The WSJ reports: Jerome York is on the board, GM may have cut its dividend as York’s boss Kerkorian wants, GM is considering a sale of GMAC (one reason why ML CEO O'Neal resigned from the GM's board), and the rising price of insuring GM’s debt on the credit default swap market has GM lurching perilously close to insolvency.
GM might save itself by selling GMAC, which is probably worth more standalone than saddled with GM’s credit rating. The question is, what then? One scenario is that GM uses the cash to undertake a restructuring, but it’s not clear (at least to me) what that might entail.

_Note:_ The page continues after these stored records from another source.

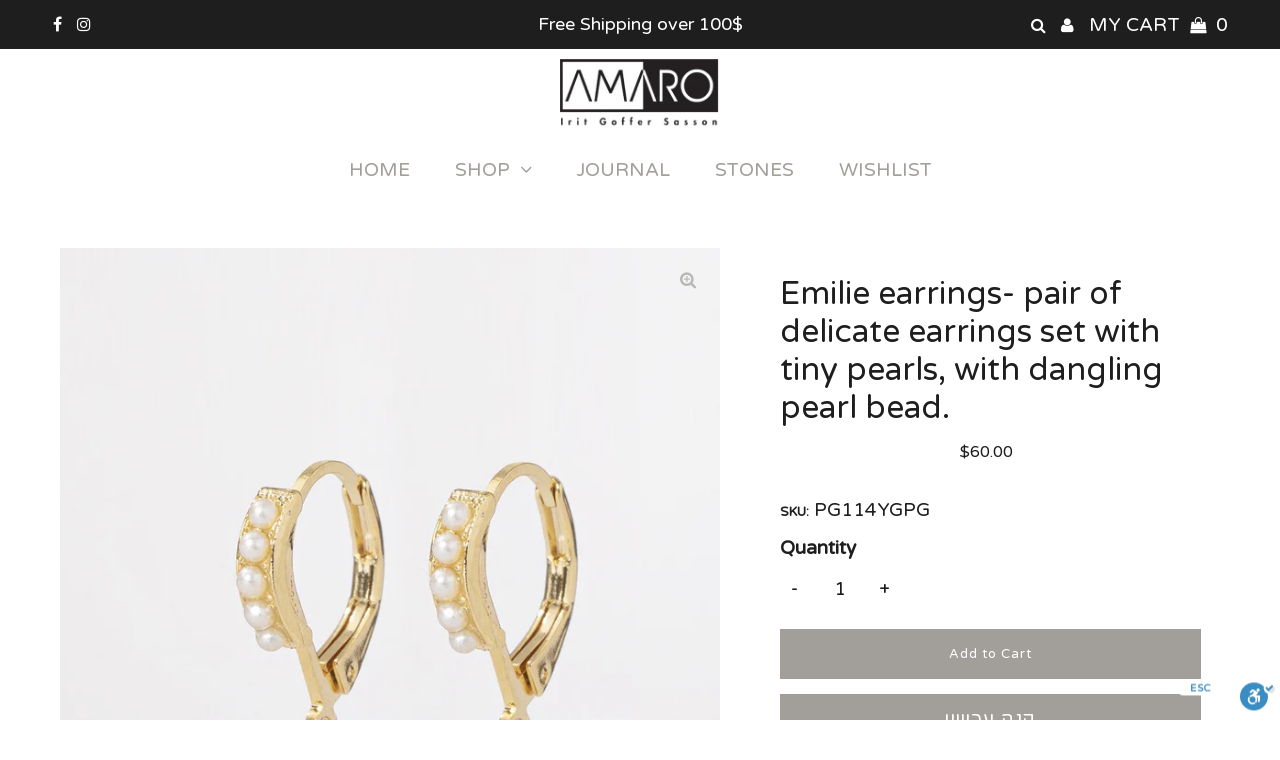

--- FILE ---
content_type: text/css
request_url: https://www.amaro.co.il/cdn/shop/t/2/assets/custom-style.css?v=90349984647381624181616853759
body_size: -400
content:
@media screen and (max-width: 980px){ul#cart{display:flex;justify-content:space-between}div#weglot-switcher-1{position:absolute;left:38px}aside.weglot_switcher.wg-list.country-selector.closed ul li{margin:0;padding:0}li#wg-he a{border-left:1px solid}:lang(he) li#wg-en a{border-right:1px solid}:lang(he) .slideout-menu{left:0}:lang(he) .slideout-menu ul li{padding-right:30px!important}:lang(he) li.mm-trigger{width:40px}:lang(he) div#weglot-switcher-1{left:auto;right:50px}:lang(he) ul#cart li{padding:0}aside.weglot_switcher.wg-list ul li a:focus,aside.weglot_switcher.wg-list ul li a:hover{color:#000!important;opacity:1!important;outline:none!important}aside.weglot_switcher.wg-list ul li a,aside.weglot_switcher.wg-list .wgcurrent a{padding:0 5px}aside.weglot_switcher.wg-list .wgcurrent a,aside.weglot_switcher.wg-list ul li{padding:0 5px!important}.language_other .accordion-toggle2:after,.language_other .accordion-toggle:after{border:none!important}:lang(he) .slideout-menu ul.sub a{padding-right:40px!important}}@media screen and (max-width: 568px){ul#cart li.mobile-logo img{width:115px}}@media screen and (max-width: 479px){ul#cart li.mobile-logo img{width:112px}}
/*# sourceMappingURL=/cdn/shop/t/2/assets/custom-style.css.map?v=90349984647381624181616853759 */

Another scenario is that GM pours the cash from a GMAC sale down the rathole – that is, keeping its horrendously expensive job bank going. Of course equity holders wouldn’t like this. One wonders how much of GM’s current stock price, and what’s left of its credit rating, is a bet that GM won’t do that – and therefore whether shareholders and creditors will lose faith in the company if they see this scenario unfolding.
Amid all this, there is the question whether the GM board has any duty to take a particular course of action. More specifically, is GM in some “zone of insolvency” that would require the board to start managing the company in the interests of creditors? That might entail specific obligations to refrain from fraudulent conveyances, which theoretically could include continued dividends to shareholders. But those rules give the board has a lot of leeway in valuing the company and its prospects.
Another theoretical possibility is that the board has a “fiduciary duty” to manage the company for the creditors, which again might include cutting the dividend, as well as not making long-shot restructuring bets that might pay off for the shareholders but that might harm creditors. If the board is thinking along those line, it ought to look at my article with Kelli Alces, Directors’ Duties in Failing Firms. For all the rhetoric in the cases about duties to creditors in the cases, we find that the cases do not actually hold in favor of such a duty.
The GM situation is a good example of why. Consider the imponderables such a duty might present to directors. How would the directors be able to determine whether the company had entered the “zone”? What would the board have to do to properly balance the various interests? Precisely which actions would be deemed to breach duties to creditors? A decision not to declare bankruptcy? Particular kinds of restructuring? Which creditors must the board watch out for? Bondholders, or the workers in GM’s job bank?
It is to protect directors faced with such decisions that we have the business judgment rule. The fact that the decisions only get harder in the “zone” is a good reason for not suspending the rule by requiring the board to make particular tradeoffs at this point.
If GM does go into bankruptcy, what then? Probably Ford will follow. As the WSJ reports this morning, “[t]he trade follows the logic that car companies are like airlines: If one files for Chapter 11, others do so to keep their cost structures in sync and for leverage in labor negotiations.” That’s a cheery scenario – yet another US industry under interminable court protection. Do they shoot auto companies?
Is GM considering bankruptcy? One question here is whether the board has a duty to tell us what its thoughts are. One might think, if investors absolutely have to know the details of what executives are getting paid and why, surely they need to know about something as important as this. Given the really big ramifications to investors, creditors, and even Ford investors, isn’t even a minor shift in the board's thinking material?
The problem is that shifts in thinking are more subtle and variable than discrete events. And there would be real costs if a disclosure about bankruptcy plans caused a loss of faith by suppliers, customers and others that actually did tip the company into bankruptcy.
So it would seem that disclosure, like the other tricky decisions discussed above, should be a matter of business judgment. Of course, disclosure generally is not a matter of business judgment under the federal securities laws. And while investors get the benefit of nondisclosures that help the company in the long run, the managers of the firm might pay the costs if they get it wrong.
It must not be particularly pleasant to be a GM director or manager these days. You couldn't pay me to do the job. And the way things are going in compensation land, you won't be able to pay them, either.
GM should have filed a couple of years ago. It may be too late now. Cutting the dividend in half is the sort of political compromise that has been killing them for years. The truth is that they have to stop the dividend sooner rather than later. They cannot survive the Chapter 11 without cash.
Political problems. One too many labels to market, badge engineered cars, too many dealers and a union contract they cannot afford. Just starters.